╭─ Data to process

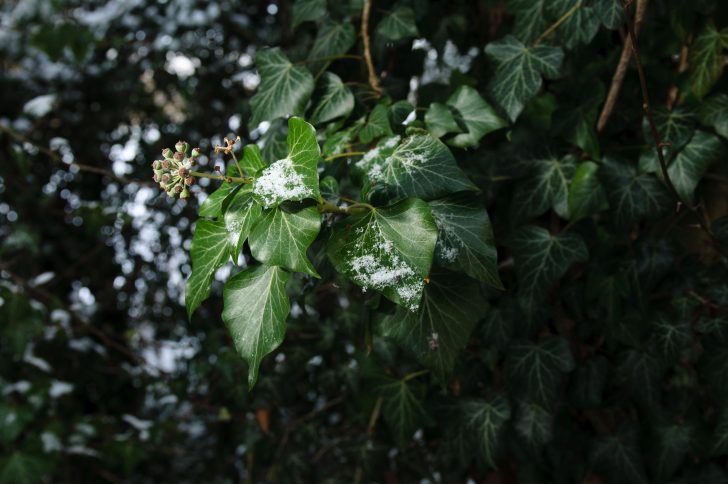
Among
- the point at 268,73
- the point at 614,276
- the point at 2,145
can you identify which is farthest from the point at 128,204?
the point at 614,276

╰─
╭─ Data to process

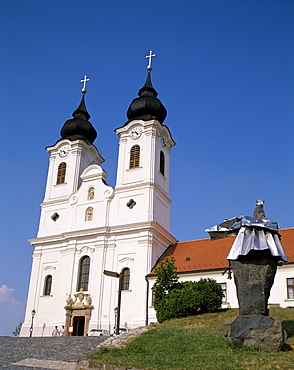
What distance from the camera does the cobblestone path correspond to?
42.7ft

╰─

Short problem
Extract every line in the two blocks above that contains the string "point", copying each one in full.

Response to the exercise
- the point at 268,73
- the point at 614,276
- the point at 2,145
can you identify which is farthest from the point at 128,204?
the point at 614,276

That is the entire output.